This week I met a guy who told me he walks every morning with a buddy. He said this buddy just complains nonstop about all that is going on in the world. Wisely this gentleman decided that they need to start their walk with listing five things they are thankful for. Gratitude is always the answer, and making a specific list always changes my perspective.
This wise new friend of mine was here to repair appliances. When he asked what my husband does, and I told him, he said, “Well, I know my number one for tomorrow morning: Thank God I’m not a hospital administrator during a pandemic.” So do let me know if you are local and need a charming, wise and reliable appliance repairman.
Anyway, yesterday would have been my parents, Roy and Judy’s, 61st wedding anniversary. I don’t know if weddings in 1959 all looked as magical as theirs, but the style and class coupled with their obvious joy made for great photographs. Sadly, my dad didn’t live to see the 21st century, but I can hear his commentary on much of it anyway.
One thing I know he’d say for sure: “Talk is cheap.” In fact, my inner Roy reiterates this on a daily basis.
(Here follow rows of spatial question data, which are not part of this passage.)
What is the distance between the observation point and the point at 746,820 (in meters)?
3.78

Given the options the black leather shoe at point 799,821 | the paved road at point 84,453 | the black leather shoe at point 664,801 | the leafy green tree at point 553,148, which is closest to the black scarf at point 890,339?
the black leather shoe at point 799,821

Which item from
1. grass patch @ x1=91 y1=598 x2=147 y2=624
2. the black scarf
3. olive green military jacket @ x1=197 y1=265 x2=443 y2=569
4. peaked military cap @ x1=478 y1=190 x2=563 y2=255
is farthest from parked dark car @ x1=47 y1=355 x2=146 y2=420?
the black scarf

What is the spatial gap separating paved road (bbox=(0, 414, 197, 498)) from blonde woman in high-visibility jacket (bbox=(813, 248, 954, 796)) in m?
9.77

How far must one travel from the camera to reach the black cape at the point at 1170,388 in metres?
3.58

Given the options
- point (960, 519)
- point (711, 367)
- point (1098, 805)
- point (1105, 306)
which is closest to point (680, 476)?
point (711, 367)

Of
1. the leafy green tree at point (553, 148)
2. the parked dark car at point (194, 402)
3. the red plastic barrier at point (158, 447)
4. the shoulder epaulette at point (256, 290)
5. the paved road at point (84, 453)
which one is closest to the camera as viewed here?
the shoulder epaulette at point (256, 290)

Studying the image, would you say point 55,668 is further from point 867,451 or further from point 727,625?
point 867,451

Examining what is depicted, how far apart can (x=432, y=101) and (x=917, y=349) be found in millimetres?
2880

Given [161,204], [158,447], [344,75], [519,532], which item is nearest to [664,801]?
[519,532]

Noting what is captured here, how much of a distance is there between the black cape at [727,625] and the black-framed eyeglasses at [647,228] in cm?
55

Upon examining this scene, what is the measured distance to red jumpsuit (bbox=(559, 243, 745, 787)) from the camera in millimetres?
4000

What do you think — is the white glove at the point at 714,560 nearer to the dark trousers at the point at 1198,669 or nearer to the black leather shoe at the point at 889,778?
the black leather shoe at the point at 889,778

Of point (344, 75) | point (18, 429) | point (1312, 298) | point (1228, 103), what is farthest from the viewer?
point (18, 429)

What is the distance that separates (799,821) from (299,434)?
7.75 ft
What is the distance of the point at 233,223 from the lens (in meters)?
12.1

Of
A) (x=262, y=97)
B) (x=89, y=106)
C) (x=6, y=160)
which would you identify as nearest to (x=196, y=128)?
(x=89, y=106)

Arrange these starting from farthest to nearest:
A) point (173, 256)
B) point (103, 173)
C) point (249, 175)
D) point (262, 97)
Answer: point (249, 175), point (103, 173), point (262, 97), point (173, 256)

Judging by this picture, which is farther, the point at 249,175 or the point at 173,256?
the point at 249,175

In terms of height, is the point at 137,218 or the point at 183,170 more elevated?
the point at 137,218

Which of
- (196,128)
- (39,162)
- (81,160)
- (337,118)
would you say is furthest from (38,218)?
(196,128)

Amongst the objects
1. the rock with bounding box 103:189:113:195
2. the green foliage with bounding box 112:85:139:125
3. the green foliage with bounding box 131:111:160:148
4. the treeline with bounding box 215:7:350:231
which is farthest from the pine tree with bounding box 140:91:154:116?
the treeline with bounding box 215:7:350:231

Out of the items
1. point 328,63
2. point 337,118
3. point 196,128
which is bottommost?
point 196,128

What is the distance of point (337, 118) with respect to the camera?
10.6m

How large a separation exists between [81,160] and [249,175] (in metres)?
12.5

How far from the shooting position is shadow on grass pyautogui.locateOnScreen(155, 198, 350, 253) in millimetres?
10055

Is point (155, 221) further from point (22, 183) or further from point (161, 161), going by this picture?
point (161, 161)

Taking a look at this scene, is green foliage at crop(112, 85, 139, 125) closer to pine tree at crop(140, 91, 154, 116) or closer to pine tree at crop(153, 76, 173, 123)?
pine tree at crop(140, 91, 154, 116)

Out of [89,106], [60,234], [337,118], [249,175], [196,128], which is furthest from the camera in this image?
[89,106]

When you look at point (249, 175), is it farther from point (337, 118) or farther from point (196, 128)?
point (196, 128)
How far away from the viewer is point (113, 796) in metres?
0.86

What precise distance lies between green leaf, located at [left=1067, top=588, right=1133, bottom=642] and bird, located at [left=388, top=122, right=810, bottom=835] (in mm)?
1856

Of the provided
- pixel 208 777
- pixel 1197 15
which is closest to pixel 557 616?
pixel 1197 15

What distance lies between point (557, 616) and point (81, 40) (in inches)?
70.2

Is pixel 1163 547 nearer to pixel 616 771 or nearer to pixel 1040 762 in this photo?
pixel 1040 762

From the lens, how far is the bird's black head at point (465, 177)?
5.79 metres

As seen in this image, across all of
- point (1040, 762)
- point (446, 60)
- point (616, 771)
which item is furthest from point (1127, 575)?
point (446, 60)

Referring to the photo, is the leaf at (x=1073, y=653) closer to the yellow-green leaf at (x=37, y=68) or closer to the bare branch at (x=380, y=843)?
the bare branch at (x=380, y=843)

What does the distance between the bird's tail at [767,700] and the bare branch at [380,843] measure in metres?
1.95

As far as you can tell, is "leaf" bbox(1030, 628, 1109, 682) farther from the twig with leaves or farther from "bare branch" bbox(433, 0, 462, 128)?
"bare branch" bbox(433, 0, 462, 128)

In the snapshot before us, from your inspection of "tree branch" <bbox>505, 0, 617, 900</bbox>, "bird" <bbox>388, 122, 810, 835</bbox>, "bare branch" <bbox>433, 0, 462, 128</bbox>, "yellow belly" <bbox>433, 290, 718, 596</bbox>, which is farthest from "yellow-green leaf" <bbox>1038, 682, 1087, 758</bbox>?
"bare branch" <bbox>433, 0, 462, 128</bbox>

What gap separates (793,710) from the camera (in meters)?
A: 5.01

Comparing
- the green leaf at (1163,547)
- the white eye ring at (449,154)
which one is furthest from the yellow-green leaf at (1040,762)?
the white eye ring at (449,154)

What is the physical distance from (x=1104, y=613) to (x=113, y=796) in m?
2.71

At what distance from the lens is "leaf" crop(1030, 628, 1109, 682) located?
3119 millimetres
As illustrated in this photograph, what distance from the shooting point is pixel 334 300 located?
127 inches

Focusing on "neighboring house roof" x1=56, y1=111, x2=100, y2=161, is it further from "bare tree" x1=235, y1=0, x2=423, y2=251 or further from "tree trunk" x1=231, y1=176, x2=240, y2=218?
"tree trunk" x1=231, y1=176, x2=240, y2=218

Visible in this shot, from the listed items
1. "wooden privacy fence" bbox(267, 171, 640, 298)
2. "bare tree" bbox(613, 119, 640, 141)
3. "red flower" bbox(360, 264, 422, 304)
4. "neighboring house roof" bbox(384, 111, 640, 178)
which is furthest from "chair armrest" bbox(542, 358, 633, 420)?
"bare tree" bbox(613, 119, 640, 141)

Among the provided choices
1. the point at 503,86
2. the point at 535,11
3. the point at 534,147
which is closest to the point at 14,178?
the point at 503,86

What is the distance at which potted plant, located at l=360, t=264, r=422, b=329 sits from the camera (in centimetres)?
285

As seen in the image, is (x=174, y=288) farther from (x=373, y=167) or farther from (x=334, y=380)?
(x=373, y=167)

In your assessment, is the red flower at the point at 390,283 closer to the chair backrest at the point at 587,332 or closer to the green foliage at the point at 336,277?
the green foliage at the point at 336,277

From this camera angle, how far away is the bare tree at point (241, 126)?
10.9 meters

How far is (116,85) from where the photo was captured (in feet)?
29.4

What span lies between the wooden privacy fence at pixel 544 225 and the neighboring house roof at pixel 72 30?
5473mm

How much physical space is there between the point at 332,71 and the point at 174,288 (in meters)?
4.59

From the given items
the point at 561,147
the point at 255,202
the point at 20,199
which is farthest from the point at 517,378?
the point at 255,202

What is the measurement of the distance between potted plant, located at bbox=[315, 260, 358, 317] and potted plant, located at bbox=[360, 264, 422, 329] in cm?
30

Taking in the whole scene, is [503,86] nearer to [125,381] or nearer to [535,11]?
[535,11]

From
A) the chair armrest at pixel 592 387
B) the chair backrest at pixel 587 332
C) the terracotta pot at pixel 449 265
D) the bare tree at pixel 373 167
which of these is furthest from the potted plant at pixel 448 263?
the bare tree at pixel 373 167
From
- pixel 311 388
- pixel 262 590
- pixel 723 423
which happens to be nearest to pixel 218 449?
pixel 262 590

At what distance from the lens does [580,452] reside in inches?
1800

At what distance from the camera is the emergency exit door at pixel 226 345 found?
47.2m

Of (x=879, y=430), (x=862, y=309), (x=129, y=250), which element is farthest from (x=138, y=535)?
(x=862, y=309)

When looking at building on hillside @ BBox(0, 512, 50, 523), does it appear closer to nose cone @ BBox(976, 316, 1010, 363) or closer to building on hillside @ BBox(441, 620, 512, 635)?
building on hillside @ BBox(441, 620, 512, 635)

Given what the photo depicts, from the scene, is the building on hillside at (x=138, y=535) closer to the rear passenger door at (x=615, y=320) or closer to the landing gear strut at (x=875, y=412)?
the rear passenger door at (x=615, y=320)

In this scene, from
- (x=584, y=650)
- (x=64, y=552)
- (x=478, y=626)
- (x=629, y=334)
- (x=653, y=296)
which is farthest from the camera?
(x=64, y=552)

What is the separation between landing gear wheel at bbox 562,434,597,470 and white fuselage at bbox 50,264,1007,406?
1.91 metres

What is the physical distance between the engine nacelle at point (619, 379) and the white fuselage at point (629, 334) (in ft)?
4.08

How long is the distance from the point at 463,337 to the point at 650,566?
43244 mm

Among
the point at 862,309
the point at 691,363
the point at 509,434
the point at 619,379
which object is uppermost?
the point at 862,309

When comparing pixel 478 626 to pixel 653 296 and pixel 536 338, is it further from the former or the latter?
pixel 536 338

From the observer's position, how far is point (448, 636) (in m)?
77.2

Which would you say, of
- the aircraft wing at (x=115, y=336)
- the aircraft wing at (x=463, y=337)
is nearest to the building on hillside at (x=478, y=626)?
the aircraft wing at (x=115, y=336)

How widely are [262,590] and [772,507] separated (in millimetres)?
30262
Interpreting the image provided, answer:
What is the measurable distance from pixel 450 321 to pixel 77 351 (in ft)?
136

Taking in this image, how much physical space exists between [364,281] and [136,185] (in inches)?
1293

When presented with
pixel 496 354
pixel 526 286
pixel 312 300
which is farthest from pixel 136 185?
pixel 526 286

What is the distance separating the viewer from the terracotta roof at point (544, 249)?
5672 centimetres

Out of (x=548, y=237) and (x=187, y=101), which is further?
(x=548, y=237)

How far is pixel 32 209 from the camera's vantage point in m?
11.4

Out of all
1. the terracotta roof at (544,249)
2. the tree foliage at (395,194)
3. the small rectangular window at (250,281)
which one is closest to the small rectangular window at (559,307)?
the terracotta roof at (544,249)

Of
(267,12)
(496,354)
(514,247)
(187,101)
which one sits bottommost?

Has any society in the history of mankind been more prone to value statements over action? I don’t get it.
Our lives reveal who we are, not our statements. Twitter and social media in general have exacerbated the issue, but our calendars and bank statements remain reliable measures of what we truly believe. Listening is a lost art, while weighing in is the trend. Empty proclamations of goodness instead of soul-searching prayer. How did we get here?
The Bible doesn’t say, “Talk is cheap” exactly, but it does outline how we develop character.
And we boast in the hope of the glory of God. Not only so, but we also glory in our sufferings, because we know that suffering produces perseverance; perseverance, character; and character, hope. And hope does not put us to shame, because God’s love has been poured out into our hearts through the Holy Spirit, who has been given to us. Romans 5: 2b-5
Praying that as for me and mine, we will persevere, knowing that hope will never put us to shame.
P.S. If you think about the meaning of the word persevere, about all of its connotations, do any of them jive with mere statement making? I don’t think so. To persevere is an action. Talk is cheap.